- Developer(s): Jens M. Stober
- Publisher(s): Jens M. Stober
- Platform(s): Windows
- Release: WW: 10 December 2010;
- Genre(s): First-person shooter
- Mode(s): Multiplayer

= 1378 (km) =

2010 video game

1378 (km) is a first-person shooter multiplayer video game developed by Jens M. Stober, a student at the Karlsruhe University of Arts and Design. In his game, Stober had reused some code and gameplay principles of "Frontiers", a game by the artist group gold extra, on which he had also worked as a map designer. The title refers to the length in kilometres of the Inner German border between East and West Germany from 1949 to 1990, then known as the "death strip". It allows players, up to 16 people at the same time, to take the role of either East Germans trying to cross the border or East German border guards shooting anyone attempting to do so. The game was scheduled to be officially released on October 3 (the anniversary of German reunification) 2010, but was delayed due to its controversy.
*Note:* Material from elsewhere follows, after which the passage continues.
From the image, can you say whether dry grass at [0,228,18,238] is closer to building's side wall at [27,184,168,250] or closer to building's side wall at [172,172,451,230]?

The game was released in December 2010 following "a public discussion with distinguished guests" at the Karlsruhe University, and will have an age rating of 18+. The director of the Berlin Wall Foundation, Axel Klausmeier, denounced the game as "tasteless" as well as "a slap in the face of victims' families", and claimed that there was nothing to be learned from the game. On the other hand, Adam Rafinski, a lecturer at the Karlsruhe University who supported the game concept, claimed that it is a serious game not to play just as a pastime and players can take a history lesson from it.